Lagi, aku "nitip": pembangunan mental para generasi penerus desa. Memang pembangunan jalan itu baik, namun pembangunan mental dan spiritual generasi penerus juga tidak kalah penting. Dia menangkisnya dengan alasan ada lembaga desa yang menanganinya: P2A.

Ditanya visi-misi, jawabnya tugas seorang kepala desa. Pembangunan yang dia rencanakan juga terbatas hanya pada pembangunan fisik. Sempit sekali. Persangka ketiga: kurang cerdas dan kurang berwawasan luas.
Tidak puas dengan apa yang dia sampaikan, dia meminta kami untuk lain kali singgah di rumahnya agar dia bisa memberikan visi-misinya. Dia bilang ada tetapi tidak bisa dikemukakan saat ini karena takut salah. Tidak logis. Jika berani mencalonkan sebagai kepala desa, seharusnya dia telah mempunyai garis besar perencanaan. Ingin memperbaiki ini, ingin memperbaiki itu.

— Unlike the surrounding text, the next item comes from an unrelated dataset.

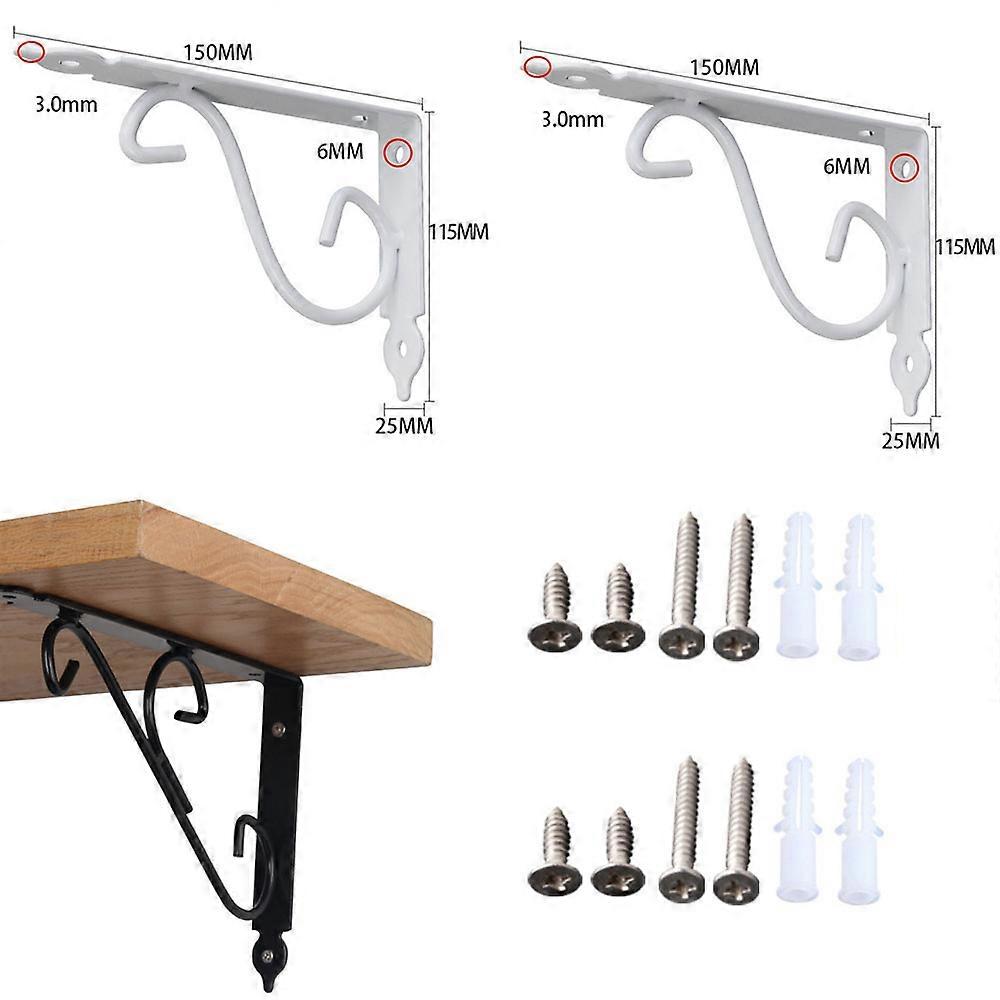 2-piece set (white, about 150*115*25mm) folding table stand Triangular Console, Split Shelf, Right Angle Iron Frame, Wall Support Frame, Laminate Fram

Salah satu warga yang sebelumnya kerap sekali membujuk kami sebagai wakil pemuda untuk "meminta" dana kepada sang calon kepala desa, melempar kami dengan kulit kacang. Dengan matanya dia mengisyaratkan agar kami segera mengajukan dana ini-itu. Ah, yang begitu itu belum jelas hukumnya. Kami tidak berani. Kami mengabaikan bujukannya.

Usai acara, kami didekati lagi oleh calon tadi. Dia menunggu kedatangan kami di rumahnya agar dia bisa mengemukakan visi dan misinya. Kesempatan ini aku gunakan untuk mengajukan titipan lagi: lapangan kerja bagi pemuda usia kerja tetapi pengangguran. Dia memalingkan wajah. Dari ekspresinya, yang aku tangkap adalah kebingungan dan ketidaktahuan akan mengambil langkah apa.
Sang calon tunggal ternyata juga demikian profilnya. Setelah bubar, kami mencari tahu apakah dia mempunyi gelar kesarjanaan. Memang itu bukan hal utama, namun itu bisa menjadi tolak ukur ketajaman pikiran seseorang. Semakin lama otaknya diasah di dunia pendidikan, semakin runcinglah dia. Sehingga bisa mengambil langkah-langkah yang tepat ketika ada suatu permasalahan.



tobong : rumah (gubuk) yang biasa digunakan warga desa untuk menyimpan dan membakar batu bata.